|"Thin film" refers to both a process of manufacturing and also a description of heater elements on a thermal printhead.
The Thin Film Process
Kyocera's thin film process starts with an alumina ceramic substrate. A glaze pattern is then placed on the substrate to form a mound of glass beneath the location of the heater line.
An extremely thin layer of resistor material is then deposited on the entire surface of the substrate, followed by a thin layer of metal. Both of these layers are considered to be "thin film." These thin films are deposited by sputtering or by chemical vapor deposition. Diagram 1 below shows these layers covered by yet another layer, the photoresist. Next, the photoresist light-sensitive material is exposed in the first masking process and developed. Then portions of the thin films are etched away, resulting in a pattern of metal conductors, as shown in diagram 2.
Thin Film Heater Elements
A second photolithographic process is used with the heater mask to etch away only the metal layer in a straight line across the conductor patterns over the glaze mound, exposing a line of thin-film high-resistance heater elements. The heater elements and the adjacent portions of the metal conductors are then covered by another thin film of abrasion-resistant ceramic coating, which is thin enough to efficiently conduct heat into the thermal paper or thermal transfer ribbon that is pressed against it.
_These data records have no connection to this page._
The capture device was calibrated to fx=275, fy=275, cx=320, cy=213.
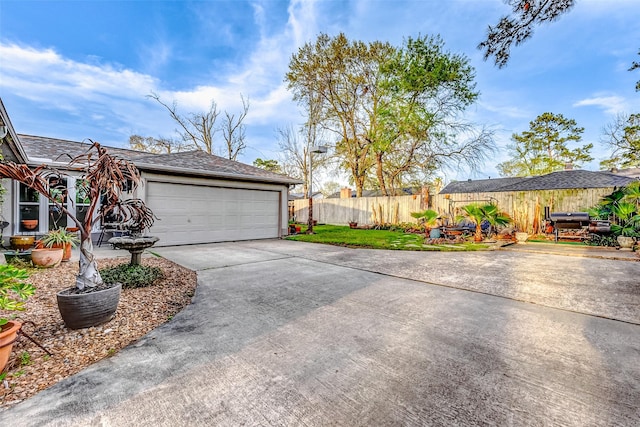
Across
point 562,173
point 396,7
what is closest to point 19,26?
point 396,7

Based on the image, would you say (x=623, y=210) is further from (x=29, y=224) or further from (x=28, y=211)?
(x=28, y=211)

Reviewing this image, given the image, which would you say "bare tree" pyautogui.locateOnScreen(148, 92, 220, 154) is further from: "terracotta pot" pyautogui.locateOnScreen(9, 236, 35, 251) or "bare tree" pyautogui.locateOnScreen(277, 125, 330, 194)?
"terracotta pot" pyautogui.locateOnScreen(9, 236, 35, 251)

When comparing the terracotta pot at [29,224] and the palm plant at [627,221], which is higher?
the palm plant at [627,221]

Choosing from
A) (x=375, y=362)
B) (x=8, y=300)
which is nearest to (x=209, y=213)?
(x=8, y=300)

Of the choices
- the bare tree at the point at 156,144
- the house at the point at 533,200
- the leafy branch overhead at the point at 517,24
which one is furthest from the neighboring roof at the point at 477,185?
the bare tree at the point at 156,144

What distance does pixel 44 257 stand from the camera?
5090 mm

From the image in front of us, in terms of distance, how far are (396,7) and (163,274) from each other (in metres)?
10.9

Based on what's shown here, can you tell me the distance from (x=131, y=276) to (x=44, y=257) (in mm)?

Each heater element has high electrical resistance, due to its extremely thin cross section and the nature of the proprietary ceramic heater material. The surface of each heater element is a precise rectangular shape, so it is useful to mention energy density - mJ/mm2. The entire surface of each element is in contact with the thermal media, so the cross sectional area of thermal conductivity is maximized. The layer of ceramic resistor material is so thin that there is little heat build-up in the middle of the layers.
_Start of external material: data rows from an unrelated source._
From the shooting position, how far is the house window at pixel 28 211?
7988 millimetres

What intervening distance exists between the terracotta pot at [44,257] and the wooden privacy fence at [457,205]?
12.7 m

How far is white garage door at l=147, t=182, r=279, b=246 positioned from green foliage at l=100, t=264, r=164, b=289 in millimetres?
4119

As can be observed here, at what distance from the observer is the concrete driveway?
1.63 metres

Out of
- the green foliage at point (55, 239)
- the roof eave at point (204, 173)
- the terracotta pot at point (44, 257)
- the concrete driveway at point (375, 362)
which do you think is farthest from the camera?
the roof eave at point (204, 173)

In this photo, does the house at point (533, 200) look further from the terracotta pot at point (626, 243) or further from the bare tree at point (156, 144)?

Comparison to Thick Film Technology
An alternative technology, which is not used by Kyocera, screen prints a thick film mound of resistor material across the width of the printhead. This mound is laid on top of the conductor pattern without a distinct gap between heaters. As a result, sometimes a printed dot has a slight butterfly shape in contrast to the precise rectangular shape from Kyocera thin film printheads. The more complicated conductor pattern of thick film printheads, as shown below, requires that the conductors be fabricated at twice the resolution of the printed dots. This limits the print resolution of thick film printheads.
(Diagram made by Kyocera)
In both examples above, the common bus is located along the top, providing heater voltage at all points. Each electrode along the bottom connects to a transistor in the driver IC, so when switched on, permits current to flow through the resistor / heater. Both examples in the above diagram show the heaters for three printed dots.
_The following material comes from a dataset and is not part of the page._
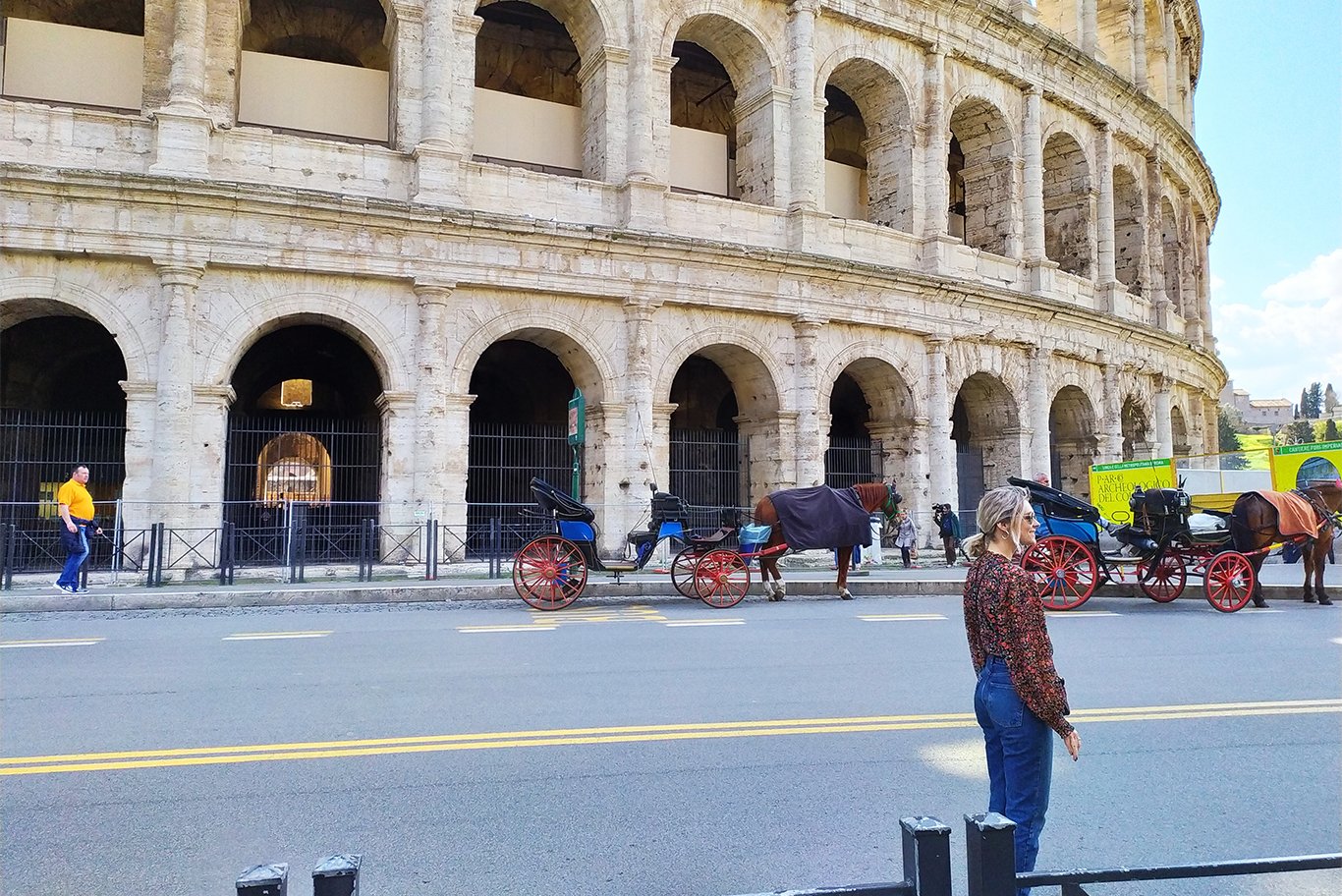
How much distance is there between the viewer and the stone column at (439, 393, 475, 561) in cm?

Another effect of the precise heater shape of Kyocera thin film printheads is that adjacent heaters have the same resistance. The dimensional variations between thin film heaters from photolithography and etching are much smaller than the dimensional variations in width and height between thick film heaters. Less variation in the amount of resistor material results in less variation in the resistance of the heaters. Heater-to-heater resistance variation directly leads to dot-to-dot print energy variation. This makes it very difficult to print acceptable continuous tone images such as color photographs or monochrome gray-scale video output with thick film printheads.
A third difference is heat build-up within the resistor material. A thick film heater will be hotter in the middle of the mound, compared to a thin film heater, when both are at the same surface temperature. High temperature works against long pulse life. Of course there are counter measures, such as interrupting the pulse width, but these add further conplications. As the heat in the center takes longer to flow out, thermal response is not as high as in thin film. Another way of looking at it is that it takes longer to print a white dot. The maximum speed without history control is less than for thin film, and the history control needs to be more complicated at the same speeds.